Dynamic Tensor Rematerialization will be at ICLR 2021

2021-1-14 created by AD1024

About DTR

Dynamic Tensor Rematerialization (DTR) proposes a novel greedy algorithm indexed by heuristics that performs checkpointing and tensor rematerilization online. This enables automatic model checkpointing on a Deep Learning model without previous knowledge about the model itself (e.g. dataflow / control flow etc.), and moreover, enables training large models with large batch size on memory-constrained GPUs and Deep Learning accelerators.

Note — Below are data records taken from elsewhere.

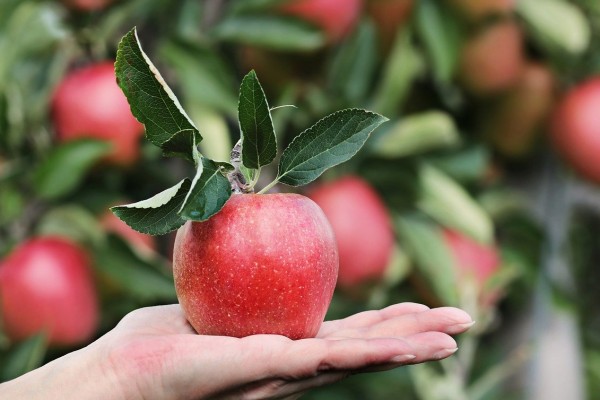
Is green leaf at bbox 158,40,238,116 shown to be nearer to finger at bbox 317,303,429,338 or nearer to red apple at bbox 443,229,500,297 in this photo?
red apple at bbox 443,229,500,297

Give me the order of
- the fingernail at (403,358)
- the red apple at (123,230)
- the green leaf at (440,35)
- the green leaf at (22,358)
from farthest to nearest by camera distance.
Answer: the green leaf at (440,35), the red apple at (123,230), the green leaf at (22,358), the fingernail at (403,358)

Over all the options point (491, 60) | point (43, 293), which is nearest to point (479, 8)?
point (491, 60)

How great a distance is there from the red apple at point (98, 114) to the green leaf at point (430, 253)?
0.28 m

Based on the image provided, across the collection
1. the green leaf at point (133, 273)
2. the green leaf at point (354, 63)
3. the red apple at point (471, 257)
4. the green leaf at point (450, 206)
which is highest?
the green leaf at point (354, 63)

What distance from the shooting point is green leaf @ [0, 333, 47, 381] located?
0.86 meters

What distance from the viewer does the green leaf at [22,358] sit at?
0.86 meters

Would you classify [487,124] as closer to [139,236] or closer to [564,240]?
[564,240]

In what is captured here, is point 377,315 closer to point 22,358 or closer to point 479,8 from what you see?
point 22,358

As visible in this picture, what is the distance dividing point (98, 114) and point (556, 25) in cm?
48

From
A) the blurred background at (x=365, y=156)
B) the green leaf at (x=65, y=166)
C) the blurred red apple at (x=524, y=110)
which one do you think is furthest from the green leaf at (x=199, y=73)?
the blurred red apple at (x=524, y=110)

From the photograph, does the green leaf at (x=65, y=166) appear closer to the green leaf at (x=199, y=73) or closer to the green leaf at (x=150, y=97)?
the green leaf at (x=199, y=73)

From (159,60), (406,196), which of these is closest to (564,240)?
(406,196)

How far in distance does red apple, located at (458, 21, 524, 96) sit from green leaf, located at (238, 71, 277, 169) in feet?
1.93

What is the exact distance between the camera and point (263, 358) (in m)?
0.52
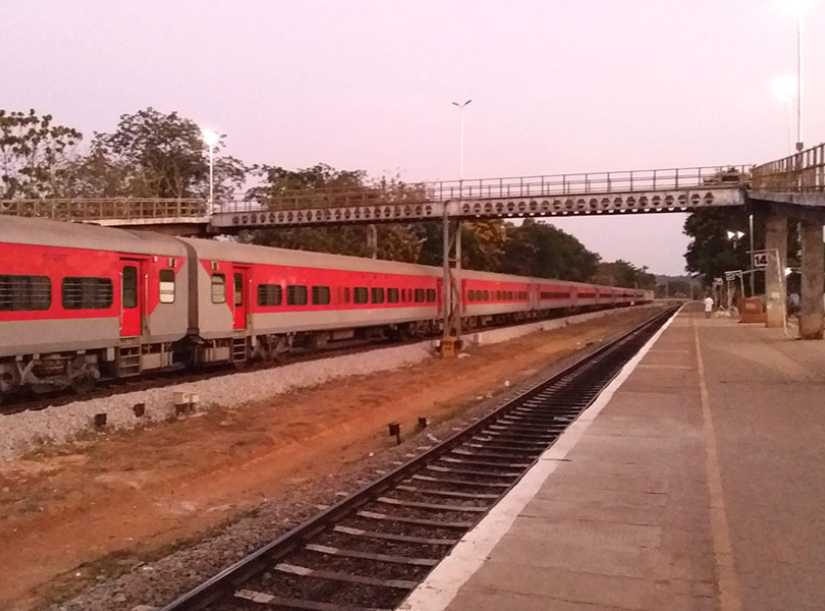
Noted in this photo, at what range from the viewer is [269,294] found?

In the paper, we proved that at a linear feedforward setting, we can train a model under $\Omega (n)$ memory budget with only $\mathcal{O}(N)$ additional forward operator computations, which is a very small overhead and competitive to the state-of-the-art implementation of checkpointing (Checkmate, Jain et al.) as well as to checkpointing implementation by human experts.

We implemented a simulator and a DTR prototype in PyTorch (Paszke et al.). The simulator evaluates and compares different heuristics, whereas the prototype implementation proves that the algorithm is simple and easy to implement in a state of the art Deep Learning framework. The heuristic used in the prototype is DTR (see definition in the paper). We compared DTR with other checkpointing algorithms and it turns out that the checkpointing plan given by DTR is near optimal.

Generally, DTR is a novel online checkpointing algorithm that achieves near optimal plan without knowing the model ahead of time, which exploits a new direction of research on gradient checkpointing. The future work involves combining DTR with swap-to-host strategy which also is a way to deal with memory constraint issue; putting DTR to multi-GPU senario, which gives potential on parallel training while considering memory saving.